VIDEO: This is What the Incredible Tornado In Three Hills, Alberta Canada Looks Like
Tornados are a really interesting phenomenon that everyone is mesmerized by. While we all know that they can be deadly and that they will destroy everything in their path, this still doesn’t stop us from staring at them in wonder.
We’ve seen them in movies and cartoons and animations, they have played important roles and have fascinated us on screen as they do in real life.
There are people that actually dedicate their lives to studying them and still after all this time we still don’t know everything there is to know about them.
We’d love to see them up close, but without them harming us or anyone else and without destroying anything.
According to kelownanow.com, a large and well-formed tornado touched down in central Alberta on Friday afternoon.
The tornado was sighted near Three Hills and a tornado warning was issued for around half an hour.
According to Environment Canada, the tornado was classified as an EF0, the weakest rating on the Enhanced Fujita Scale which categorizes tornadoes based primarily on the damage they do.
An EF0 tornado has maximum winds of about 137 km/h.

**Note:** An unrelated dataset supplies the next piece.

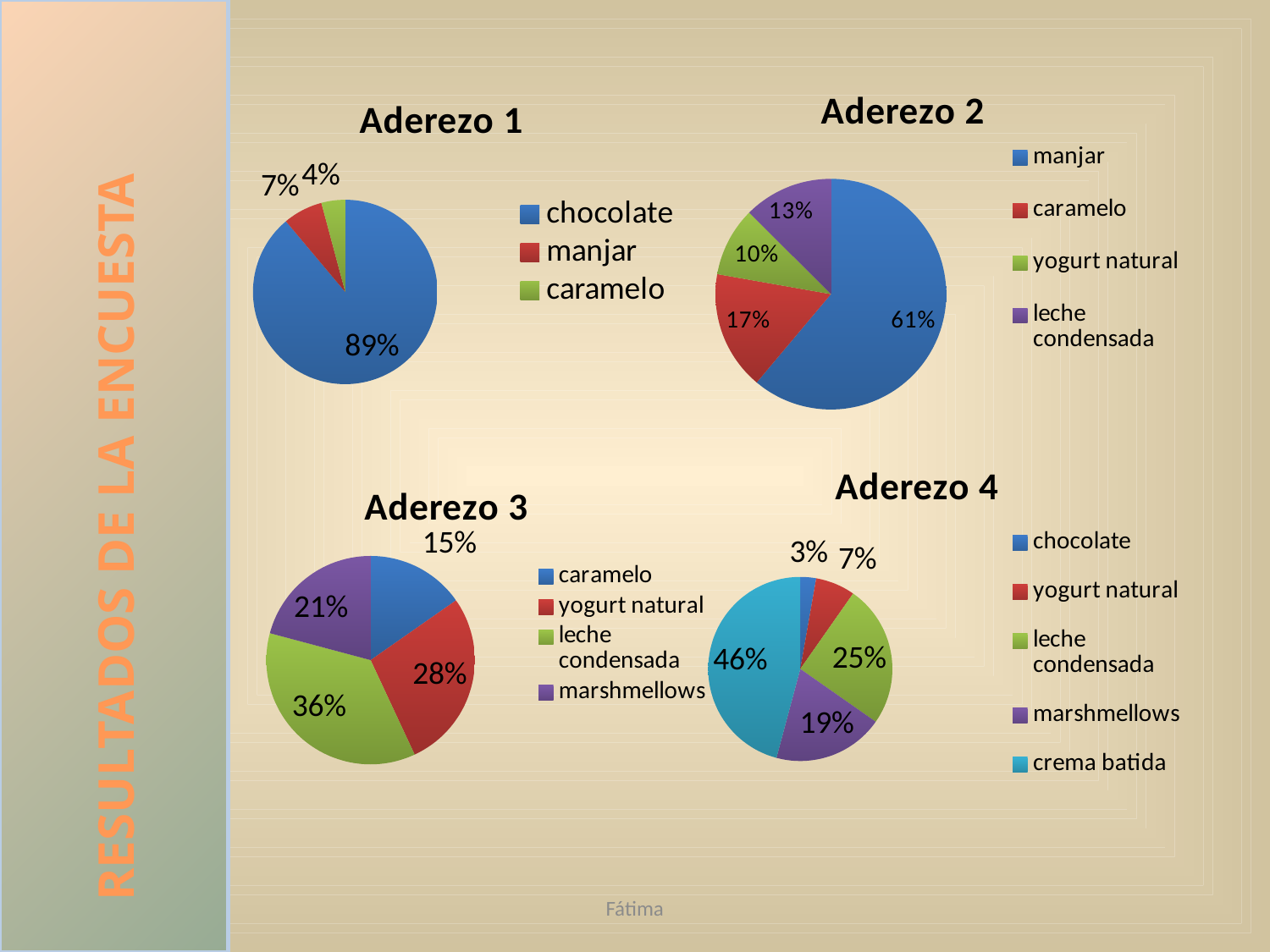
In the 'Aderezo 2' chart, what is the difference between caramelo and yogurt natural? 7% In the 'Aderezo 3' chart, what is the value for leche condensada? 36% In the 'Aderezo 4' chart, what is the difference between leche condensada and marshmellows? 6% In the 'Aderezo 3' chart, which category has the smallest slice? caramelo In the 'Aderezo 4' chart, what is the value for crema batida? 46% In the 'Aderezo 1' chart, what is the value for manjar? 7% In the 'Aderezo 4' chart, how many categories does the legend list? 5 In the 'Aderezo 2' chart, what is the value for leche condensada? 13% In the 'Aderezo 1' chart, what share does chocolate have? 89% What type of chart is 'Aderezo 1'? pie chart In the 'Aderezo 2' chart, which category has the largest slice? manjar In the 'Aderezo 3' chart, which is larger, yogurt natural or marshmellows? yogurt natural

Environment Canada estimates the wind speed of this particular tornado as between 90 and 130 km/h.
Currently. no injuries have been reported as a result of the tornado, which was part of a series of storms that prompted severe thunderstorm warnings through much of the province.

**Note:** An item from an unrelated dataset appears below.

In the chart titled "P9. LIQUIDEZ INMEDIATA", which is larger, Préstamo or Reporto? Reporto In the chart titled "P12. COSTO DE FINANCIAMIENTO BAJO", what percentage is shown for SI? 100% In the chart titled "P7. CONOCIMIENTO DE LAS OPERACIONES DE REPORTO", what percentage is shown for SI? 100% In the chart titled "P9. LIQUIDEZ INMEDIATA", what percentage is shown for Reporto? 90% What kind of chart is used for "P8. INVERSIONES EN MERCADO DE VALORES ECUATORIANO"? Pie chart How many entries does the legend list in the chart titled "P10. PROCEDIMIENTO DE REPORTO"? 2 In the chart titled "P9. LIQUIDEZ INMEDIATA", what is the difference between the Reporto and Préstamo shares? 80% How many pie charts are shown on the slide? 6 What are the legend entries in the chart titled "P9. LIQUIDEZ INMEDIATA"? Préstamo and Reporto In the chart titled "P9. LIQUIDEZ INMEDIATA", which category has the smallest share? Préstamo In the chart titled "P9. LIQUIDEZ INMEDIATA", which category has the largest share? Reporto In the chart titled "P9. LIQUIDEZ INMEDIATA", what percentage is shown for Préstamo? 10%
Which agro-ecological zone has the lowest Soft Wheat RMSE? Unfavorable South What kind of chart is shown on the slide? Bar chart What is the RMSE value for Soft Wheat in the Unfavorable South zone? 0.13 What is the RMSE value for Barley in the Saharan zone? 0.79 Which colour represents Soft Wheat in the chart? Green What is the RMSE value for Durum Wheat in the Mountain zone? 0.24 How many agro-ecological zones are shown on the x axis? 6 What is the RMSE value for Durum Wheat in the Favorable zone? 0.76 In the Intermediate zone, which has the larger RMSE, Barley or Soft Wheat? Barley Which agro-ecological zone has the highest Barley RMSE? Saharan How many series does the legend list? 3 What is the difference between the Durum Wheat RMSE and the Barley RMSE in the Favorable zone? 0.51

The tornado was captured by a number of videos and pictures uploaded to social media.
According to cnews.canoe.com, residents of a central Alberta town got a front-row seat to a spectacular spring tornado Friday afternoon.
The twister touched down a little after 5 p.m. in a field a few kilometres northeast of the town of Three Hills, kicking up a large amount of dirt and dust as it bore its way east.
Incredible time-lapse footage of the twister was uploaded to YouTube by user Vance Neudorf.
Resident Dodi Brauen was watching the storm clouds from her front porch when the tornado started to take shape.
“It started to rain, a little bit, and then I said ‘oh, that looks like a funnel cloud.'” she said.
“It looked like it was drawing the dust up.”
Watching from her home on the east outskirts of town, she said the tornado seemed to bypass her house before continuing on east.
Severe weather watches were issued by Environment Canada.
Witnesses said the tornado was on the ground for about ten minutes.
While intense weather isn’t unheard of in the area, photographer and storm enthusiast Jason Ewert told Postmedia it was the first time he’d seen a tornado so close to town.
“I have on occasion taking photos of this kind of weather, but I’ve been here since 1992 and I’ve never, in town, been able to see a funnel cloud like that,” he said.
Early reports suggest no injuries or damage from the tornado, which grew from a long line of afternoon storms that swept across the centre of the province.